Basilicata. Chi sono i politici lucani che hanno intascato il Bonus dei 600 euro?

La trasparenza nei confronti dei cittadini è un dovere inevitabile. Continueremo a provocare fin quando avremo risposte

Se il silenzio – come diceva qualcuno – è la forma più alta della parola, allora dobbiamo elevarci a quell’altezza per capire le ragioni per cui i consiglieri e gli assessori regionali tacciono sulla faccenda del bonus Inps. Quel silenzio può voler dire, non per tutti, ma probabilmente per alcuni, che i 600 euro sono stati intascati. Per saperlo con certezza dobbiamo continuare a provocare e fare qualche nome.

Tutti quelli che hanno una partita Iva per quale motivo non avrebbero dovuto beneficiare del Bonus?

Ed eccoli qua: da Gianni Rosa  a Vincenzo Acito a Gerardo Bellettieri, da Pasquale Cariello a Francesco Piro da Carmine Cicala a Francesco Fanelli, da Donatella Merra a Salvatore Margiotta da Salvatore Caiata a Pasquale Pepe a Gianluca Rospi.

Almeno loro dicano qualcosa.

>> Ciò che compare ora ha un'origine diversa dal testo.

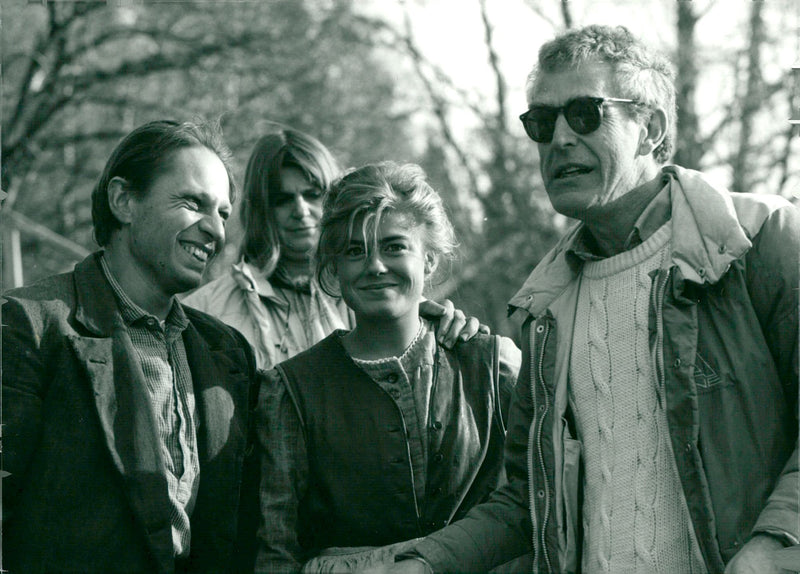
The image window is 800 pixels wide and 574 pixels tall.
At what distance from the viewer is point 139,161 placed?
3129 millimetres

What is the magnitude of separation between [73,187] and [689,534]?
1625 cm

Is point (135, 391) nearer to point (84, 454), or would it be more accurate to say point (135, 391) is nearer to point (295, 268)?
point (84, 454)

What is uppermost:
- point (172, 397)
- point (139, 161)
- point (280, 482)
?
point (139, 161)

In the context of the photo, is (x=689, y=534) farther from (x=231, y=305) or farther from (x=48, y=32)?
(x=48, y=32)

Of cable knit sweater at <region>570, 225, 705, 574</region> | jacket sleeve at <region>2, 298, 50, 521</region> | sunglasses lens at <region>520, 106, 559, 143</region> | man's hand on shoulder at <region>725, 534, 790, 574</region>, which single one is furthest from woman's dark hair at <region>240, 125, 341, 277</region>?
man's hand on shoulder at <region>725, 534, 790, 574</region>

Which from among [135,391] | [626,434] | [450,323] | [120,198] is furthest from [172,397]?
[626,434]

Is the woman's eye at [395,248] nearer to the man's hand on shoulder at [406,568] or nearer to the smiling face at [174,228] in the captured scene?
the smiling face at [174,228]

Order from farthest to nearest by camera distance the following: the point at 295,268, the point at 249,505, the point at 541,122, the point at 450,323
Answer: the point at 295,268
the point at 450,323
the point at 249,505
the point at 541,122

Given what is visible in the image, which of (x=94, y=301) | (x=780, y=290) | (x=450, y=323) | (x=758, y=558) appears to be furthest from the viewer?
(x=450, y=323)

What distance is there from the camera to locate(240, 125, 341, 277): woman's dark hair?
421cm

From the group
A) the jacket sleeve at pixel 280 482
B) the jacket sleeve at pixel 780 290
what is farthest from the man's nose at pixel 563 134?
the jacket sleeve at pixel 280 482

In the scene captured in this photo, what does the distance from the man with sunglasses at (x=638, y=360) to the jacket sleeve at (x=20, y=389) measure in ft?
3.58

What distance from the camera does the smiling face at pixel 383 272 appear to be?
3250mm

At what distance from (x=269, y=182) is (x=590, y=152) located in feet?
5.51
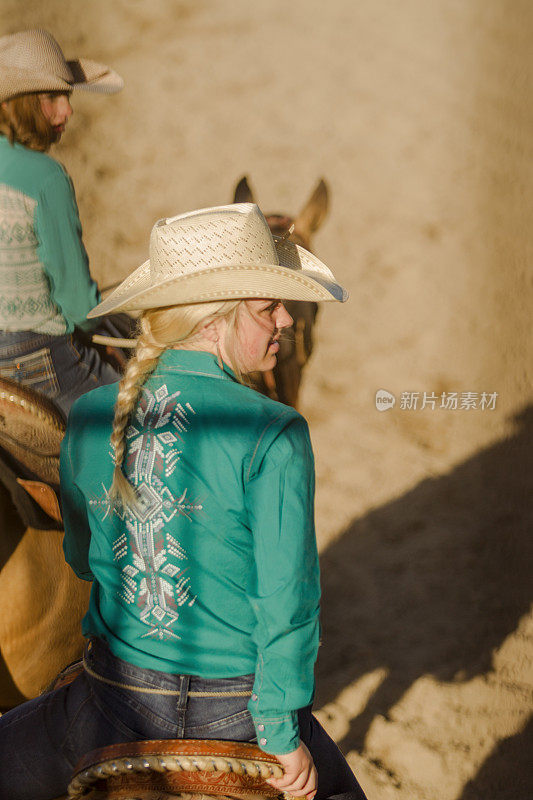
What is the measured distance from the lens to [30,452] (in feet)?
7.43

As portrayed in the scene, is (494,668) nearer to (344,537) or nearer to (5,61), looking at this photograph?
(344,537)

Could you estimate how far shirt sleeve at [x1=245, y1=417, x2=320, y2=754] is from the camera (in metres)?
1.19

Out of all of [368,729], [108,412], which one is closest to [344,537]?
[368,729]

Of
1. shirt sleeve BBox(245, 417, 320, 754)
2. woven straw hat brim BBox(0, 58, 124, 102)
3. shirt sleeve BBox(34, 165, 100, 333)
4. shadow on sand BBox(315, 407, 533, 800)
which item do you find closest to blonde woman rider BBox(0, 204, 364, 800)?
shirt sleeve BBox(245, 417, 320, 754)

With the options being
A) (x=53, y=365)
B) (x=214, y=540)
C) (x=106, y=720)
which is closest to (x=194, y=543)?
(x=214, y=540)

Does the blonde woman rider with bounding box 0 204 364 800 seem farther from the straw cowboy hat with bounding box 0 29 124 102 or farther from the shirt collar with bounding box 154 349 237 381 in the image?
the straw cowboy hat with bounding box 0 29 124 102

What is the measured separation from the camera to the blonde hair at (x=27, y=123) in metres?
2.05

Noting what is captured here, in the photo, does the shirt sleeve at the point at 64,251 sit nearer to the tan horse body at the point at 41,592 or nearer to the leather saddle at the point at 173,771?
the tan horse body at the point at 41,592

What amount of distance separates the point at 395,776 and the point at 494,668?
57cm

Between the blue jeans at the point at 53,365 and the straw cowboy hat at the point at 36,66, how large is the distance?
28.8 inches

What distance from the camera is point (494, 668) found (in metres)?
2.68

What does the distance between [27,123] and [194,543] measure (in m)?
1.52

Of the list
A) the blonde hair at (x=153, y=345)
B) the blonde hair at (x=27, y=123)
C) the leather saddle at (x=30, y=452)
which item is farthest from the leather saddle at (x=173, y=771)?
the blonde hair at (x=27, y=123)

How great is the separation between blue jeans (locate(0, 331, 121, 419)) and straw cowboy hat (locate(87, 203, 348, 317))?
80 cm
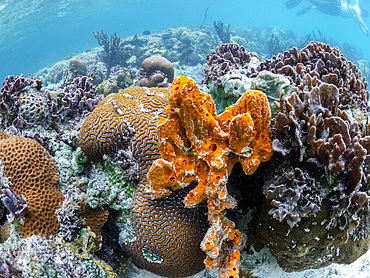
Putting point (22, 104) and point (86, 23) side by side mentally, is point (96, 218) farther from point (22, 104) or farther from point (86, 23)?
point (86, 23)

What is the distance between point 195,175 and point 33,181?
2.12 metres

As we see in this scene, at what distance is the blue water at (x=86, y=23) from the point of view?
45125 millimetres

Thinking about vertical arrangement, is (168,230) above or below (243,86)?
below

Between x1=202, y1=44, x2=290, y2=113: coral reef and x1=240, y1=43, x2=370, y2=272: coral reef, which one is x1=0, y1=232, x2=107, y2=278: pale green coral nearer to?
x1=240, y1=43, x2=370, y2=272: coral reef

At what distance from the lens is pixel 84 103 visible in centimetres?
427

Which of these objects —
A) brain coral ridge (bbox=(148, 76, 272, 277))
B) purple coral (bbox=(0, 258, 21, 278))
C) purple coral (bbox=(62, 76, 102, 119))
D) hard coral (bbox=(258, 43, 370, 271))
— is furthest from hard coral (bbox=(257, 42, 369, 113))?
purple coral (bbox=(0, 258, 21, 278))

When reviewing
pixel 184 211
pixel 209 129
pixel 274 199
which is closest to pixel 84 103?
pixel 184 211

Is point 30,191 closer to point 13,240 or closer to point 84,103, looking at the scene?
point 13,240

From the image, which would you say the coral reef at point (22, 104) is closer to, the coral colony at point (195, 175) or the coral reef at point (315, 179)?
the coral colony at point (195, 175)

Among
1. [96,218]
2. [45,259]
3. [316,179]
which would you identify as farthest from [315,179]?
[45,259]

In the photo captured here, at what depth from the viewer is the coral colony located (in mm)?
2092

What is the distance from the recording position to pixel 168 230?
2812 mm

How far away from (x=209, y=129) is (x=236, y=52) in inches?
119

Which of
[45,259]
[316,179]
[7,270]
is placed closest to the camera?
[316,179]
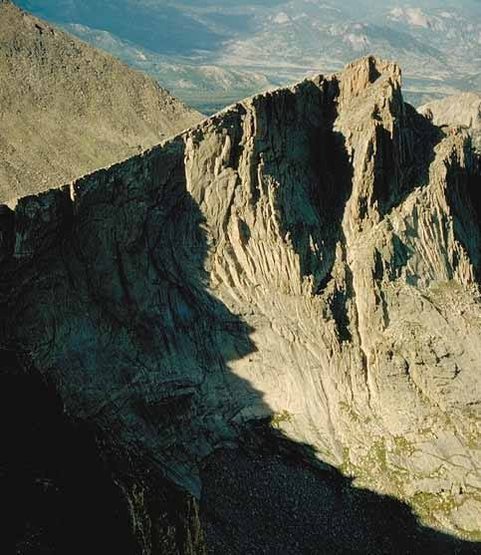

Il silenzio non fa domande, ma può darci molte risposte. Una è “sì hanno preso il Bonus”. Un’altra potrebbe essere “no, non lo hanno preso e stanno zitti perché non vogliono alimentare polemiche anti casta né mettere in imbarazzo i loro colleghi esponenti di partito che i 600 euro li hanno intascati”. Un’altra ancora: “l’azienda è una cosa la politica un’altra, non finanzio la mia azienda o la mia attività professionale con i soldi del mio lavoro politico”.

Su tutte le possibili risposte ci riserviamo un approfondimento se e quando lor signori si decideranno a rompere il silenzio. Diremo la nostra, quando lor signori capiranno che la trasparenza nei confronti dei cittadini è già una medaglia d’onore: bonus sì o no. Un po’ di coraggio suvvia!